Chasidy loved grooming dogs and caring for animals, but she also wanted to care for people, so she launched a 22-year career as a nursing aide, until the COVID-19 pandemic had her rethinking her priorities. During the pandemic shutdowns, she was getting calls from friends who needed her dog-grooming services, so she got back into the field, completing a six-month pet groomer certification course in less than two months.
“It was easy because I had so much experience already that I already knew most of the answers,” she said of the class. She worked for a national chain as a groomer for a short time before opening The Dazzled Dog from her Whitehouse home, driving a specially outfitted SUV to clients’ homes to provide grooming services.

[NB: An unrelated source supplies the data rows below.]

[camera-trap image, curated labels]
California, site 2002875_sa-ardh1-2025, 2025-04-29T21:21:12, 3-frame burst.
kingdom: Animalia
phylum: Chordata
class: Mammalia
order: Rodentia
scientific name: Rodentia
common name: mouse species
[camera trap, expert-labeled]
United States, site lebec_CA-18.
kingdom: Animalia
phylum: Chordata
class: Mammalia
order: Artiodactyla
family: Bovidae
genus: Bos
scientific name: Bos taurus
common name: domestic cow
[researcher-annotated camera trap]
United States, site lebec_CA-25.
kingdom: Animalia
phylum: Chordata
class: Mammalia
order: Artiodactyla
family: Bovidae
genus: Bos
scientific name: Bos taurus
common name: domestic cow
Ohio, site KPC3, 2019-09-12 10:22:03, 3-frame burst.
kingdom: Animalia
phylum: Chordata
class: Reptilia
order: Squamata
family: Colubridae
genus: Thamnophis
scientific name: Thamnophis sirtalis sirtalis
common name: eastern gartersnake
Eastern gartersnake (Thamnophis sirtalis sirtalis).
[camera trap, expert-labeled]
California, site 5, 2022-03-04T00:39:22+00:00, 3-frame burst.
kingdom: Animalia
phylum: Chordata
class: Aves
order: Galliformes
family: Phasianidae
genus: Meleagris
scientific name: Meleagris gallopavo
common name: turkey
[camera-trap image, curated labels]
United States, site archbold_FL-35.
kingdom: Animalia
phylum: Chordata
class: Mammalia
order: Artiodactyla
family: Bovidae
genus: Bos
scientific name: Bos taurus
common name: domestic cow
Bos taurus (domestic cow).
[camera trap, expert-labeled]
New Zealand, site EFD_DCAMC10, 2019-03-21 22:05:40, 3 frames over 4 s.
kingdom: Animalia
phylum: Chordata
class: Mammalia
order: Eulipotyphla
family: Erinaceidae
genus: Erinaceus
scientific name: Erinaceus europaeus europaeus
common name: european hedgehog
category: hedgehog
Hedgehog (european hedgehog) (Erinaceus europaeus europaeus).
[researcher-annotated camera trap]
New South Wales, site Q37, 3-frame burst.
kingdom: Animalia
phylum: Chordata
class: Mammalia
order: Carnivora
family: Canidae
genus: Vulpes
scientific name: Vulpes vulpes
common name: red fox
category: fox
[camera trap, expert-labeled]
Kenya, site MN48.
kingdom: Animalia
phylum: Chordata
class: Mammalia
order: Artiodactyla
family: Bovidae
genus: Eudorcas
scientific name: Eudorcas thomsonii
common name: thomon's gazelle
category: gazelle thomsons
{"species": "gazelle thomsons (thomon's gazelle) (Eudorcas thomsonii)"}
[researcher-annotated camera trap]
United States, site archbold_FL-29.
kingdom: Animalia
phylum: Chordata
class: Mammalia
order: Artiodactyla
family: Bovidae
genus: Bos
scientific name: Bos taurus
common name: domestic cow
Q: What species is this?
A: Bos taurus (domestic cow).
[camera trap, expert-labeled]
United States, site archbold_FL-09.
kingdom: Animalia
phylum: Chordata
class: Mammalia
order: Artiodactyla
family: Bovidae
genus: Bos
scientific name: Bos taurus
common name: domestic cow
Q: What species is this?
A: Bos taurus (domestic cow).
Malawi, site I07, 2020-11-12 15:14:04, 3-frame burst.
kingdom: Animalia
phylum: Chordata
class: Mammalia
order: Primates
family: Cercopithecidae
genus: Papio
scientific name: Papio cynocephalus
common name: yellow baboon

“That’s how I created my clientele base,” she said, noting that she now has customers from Waterville and Whitehouse as well as Liberty Center, Bowling Green, Maumee and Perrysburg. Still, she longed for a suitable space with plumbing for the large tubs necessary for dog bathing. Then she got an email from Dr. Rachel Bowlus, owner of the Veterinary Specialty Center of Ohio – the building that is across from Waterville’s Peddlers Alley.
“She put in the plumbing and the floor,” said Chasidy, looking around the open space that is filled with grooming equipment, tubs, a handful of dog kennels, a sewing machine and a photo area.
Unlike some groomers, Chasidy books her clients at specific times, so Fido doesn’t have to wait. A full grooming includes a bath, nail trim, haircut, ear check and gland release if needed. Nail trims are $12.00 and can be fit in without an appointment, but Chasidy recommends calling first.
“I’ve learned tricks to hold them while clipping their nails,” she said, demonstrating on her mini Aussiedoodle, Emerald.
Patient yet firm, Chasidy also showed how she speaks to dogs to get them to listen while she gets them on the table and hooked up to a harness for a safe and effective grooming session.
“It’s not all petting puppies,” she admitted. “They’ll poop on the table, bite and scratch.”
While her customer base is typically longer-haired dogs, Chasidy has trimmed all sorts of critters’ nails – including rabbits, ferrets and even a red fox. Ever the animal lover, she has two ferrets, two dogs, a cat, a bearded dragon, a gecko, frogs and a turtle. Emerald and Bailey, a chihuahua, hang out in the salon to keep Chasidy and the canine customers company.
Keeping up with brushing helps with the grooming process, and she recommends that any long-haired dog get brushed at least twice a week with a metal comb that gets the matting out from the base of the coat.
Once she’s finished with grooming, Chasidy enjoys utilizing her photography skills to take a picture of the after effect. At some point, she plans to sell portraits, bandanas and bows, but for now it’s a perk she offers when time allows.